### Data excerpts

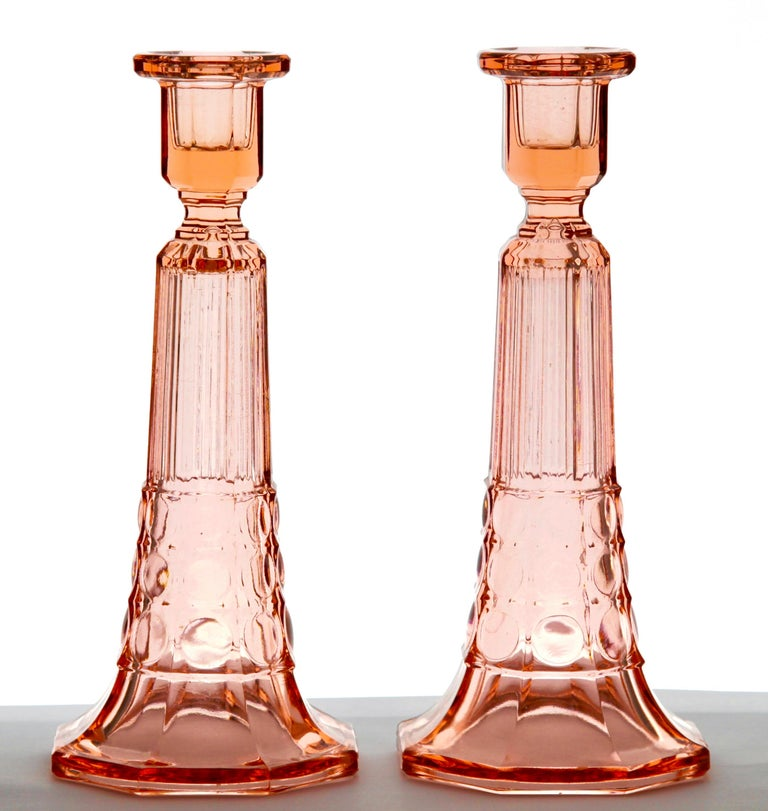 1935, Belgium Pair of very nice Art Deco candlesticks made by Val Saint-Lambert. From the Luxval range by Charles Graffart and René Delvenne. Named after European monarchs, the smaller design is called 'Victoria' and the taller one 'Edward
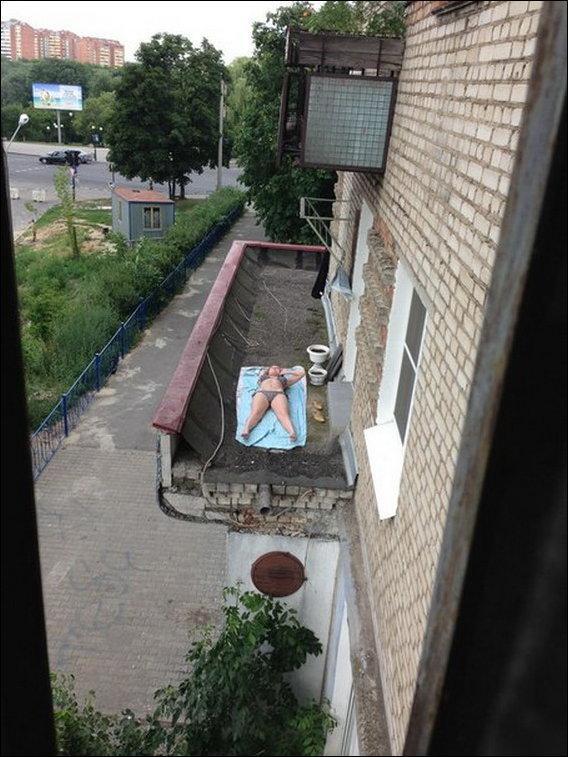 sosedka-zagoraet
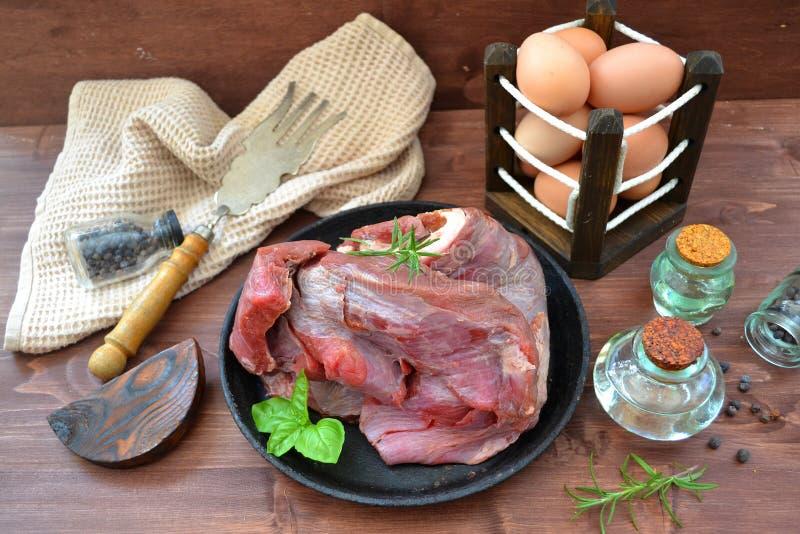 Het ruwe lapje vlees van het vleesrundvlees met eieren en olijfolie stock foto's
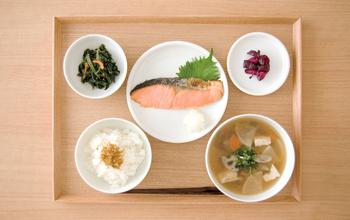 毎日の食事は元気の源!自分の体にとってどんな食べ物が良いのか?安全な食べ物は何か?食に関わる人たちへの感謝など、毎日の食卓から学ぶことはたくさんあります。
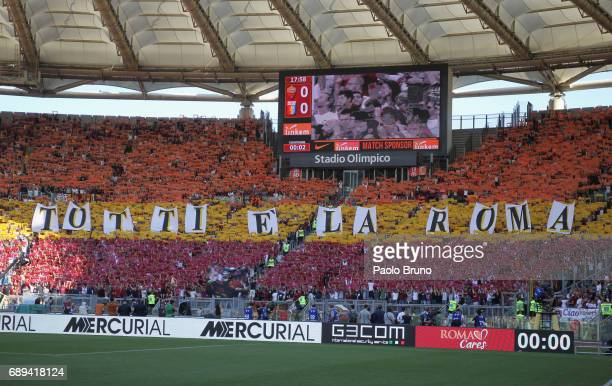 Roma fans greet Francesco Totti for his last match during the Serie A match between AS Roma and Genoa CFC at Stadio Olimpico on May 28 2017 in Rome...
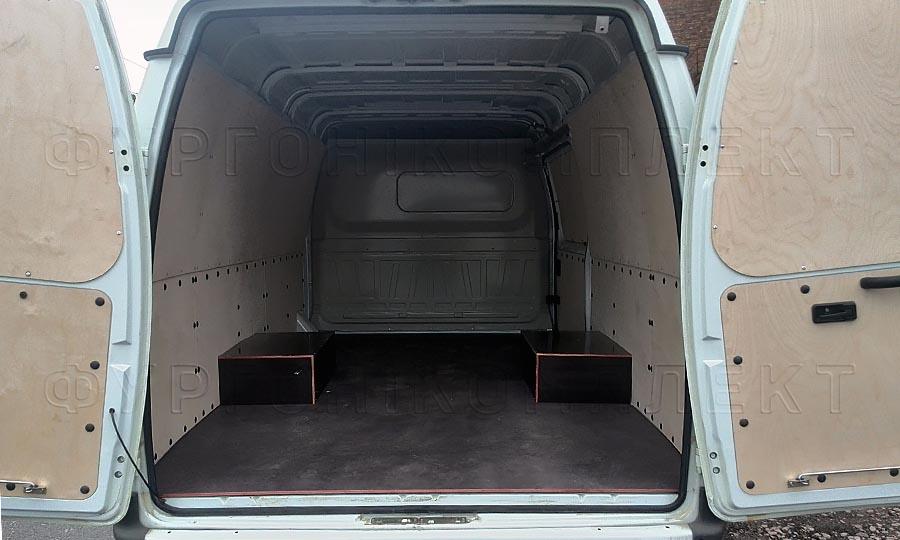 Обшивка фургона ГАЗ 2752 Соболь L1H1: Вид со стороны задних дверей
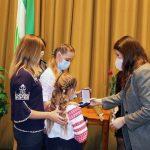 На Чернігівщині сім'ї загиблих захисників отримали почесні відзнаки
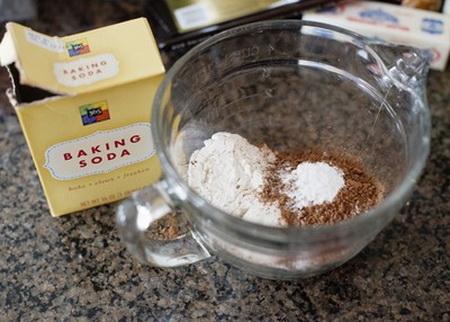 mat-min-xop-mem-mon-banh-flan-chocolate-2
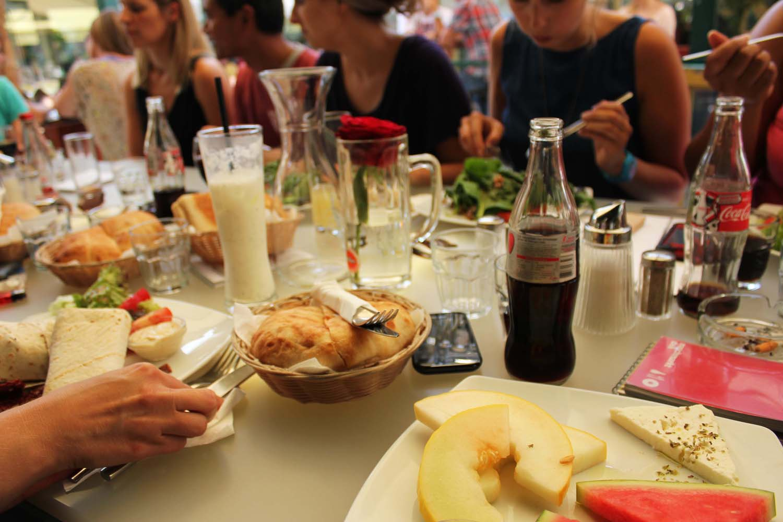 Lunch-at-Deli-restaurant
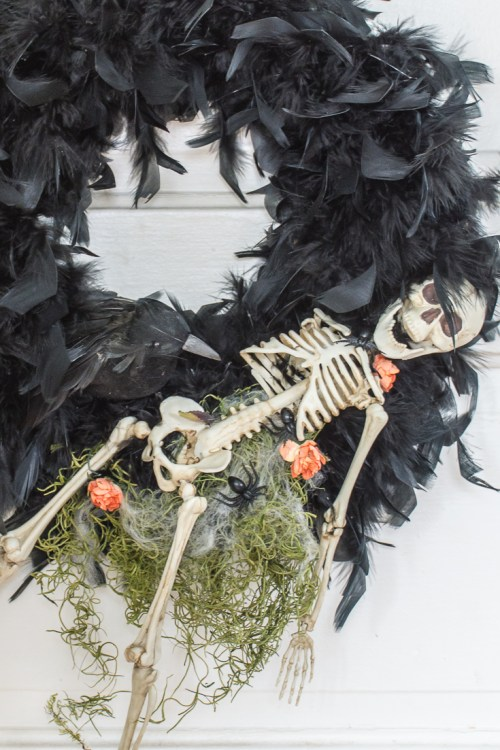 Creepy DIY Halloween Wreath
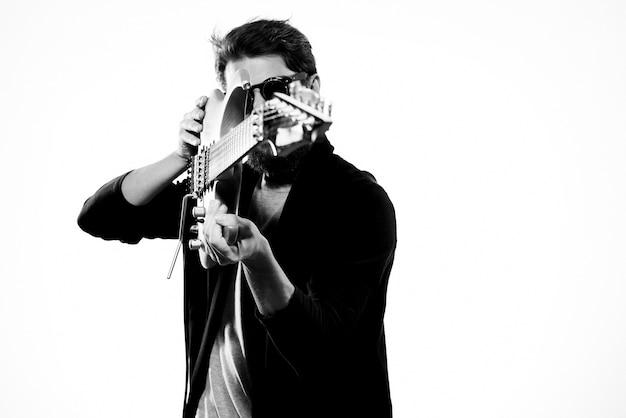 エレクトリックギターを握る男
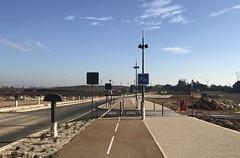 De Manduel à la nouvelle gare TGV LGV (ouverture prévue le 15/12/2019) une avenue aussi riche que les Champs Élysées ...on est donc très riches  !!!! NB les cyclistes ne sont pas souvent prioritaires ! ATTENTION ⚠️ ! (6franc6) Tags: occitanie languedoc gard 30 nîmes décembre 2019 6franc6 vélo kalkoff vae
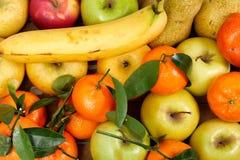 Закройте вверх различных плодоовощей, яблок, tangerines, банана Стоковые Фото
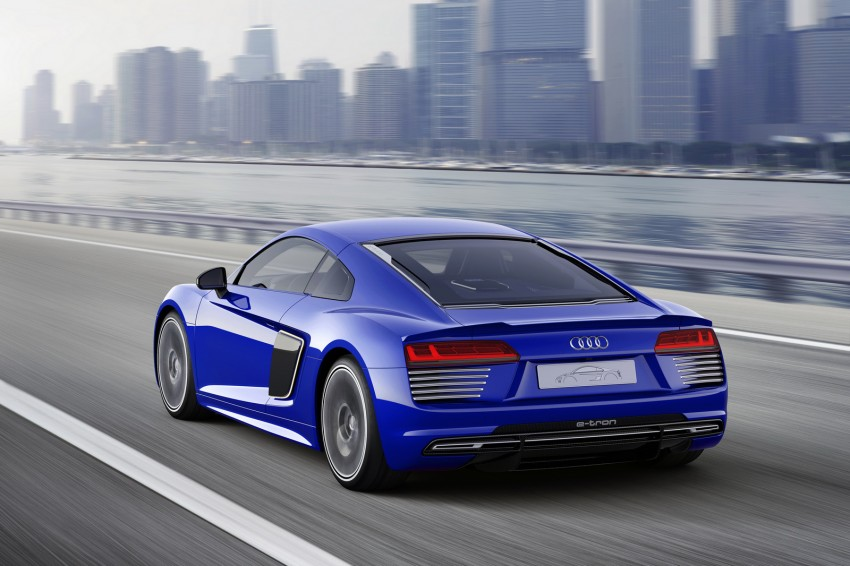 Audi R8 e-tron piloted driving concept unveiled at CES Image #343716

######

Assigned task: Word for word, print every record, and leave out any picture.

Written reply:
 1935, Belgium Pair of very nice Art Deco candlesticks made by Val Saint-Lambert. From the Luxval range by Charles Graffart and René Delvenne. Named after European monarchs, the smaller design is called 'Victoria' and the taller one 'Edward
 sosedka-zagoraet
 Het ruwe lapje vlees van het vleesrundvlees met eieren en olijfolie stock foto's
 毎日の食事は元気の源!自分の体にとってどんな食べ物が良いのか?安全な食べ物は何か?食に関わる人たちへの感謝など、毎日の食卓から学ぶことはたくさんあります。
 Roma fans greet Francesco Totti for his last match during the Serie A match between AS Roma and Genoa CFC at Stadio Olimpico on May 28 2017 in Rome...
 Обшивка фургона ГАЗ 2752 Соболь L1H1: Вид со стороны задних дверей
 На Чернігівщині сім'ї загиблих захисників отримали почесні відзнаки
 mat-min-xop-mem-mon-banh-flan-chocolate-2
 Lunch-at-Deli-restaurant
 Creepy DIY Halloween Wreath
 エレクトリックギターを握る男
 De Manduel à la nouvelle gare TGV LGV (ouverture prévue le 15/12/2019) une avenue aussi riche que les Champs Élysées ...on est donc très riches  !!!! NB les cyclistes ne sont pas souvent prioritaires ! ATTENTION ⚠️ ! (6franc6) Tags: occitanie languedoc gard 30 nîmes décembre 2019 6franc6 vélo kalkoff vae
 Закройте вверх различных плодоовощей, яблок, tangerines, банана Стоковые Фото
 Audi R8 e-tron piloted driving concept unveiled at CES Image #343716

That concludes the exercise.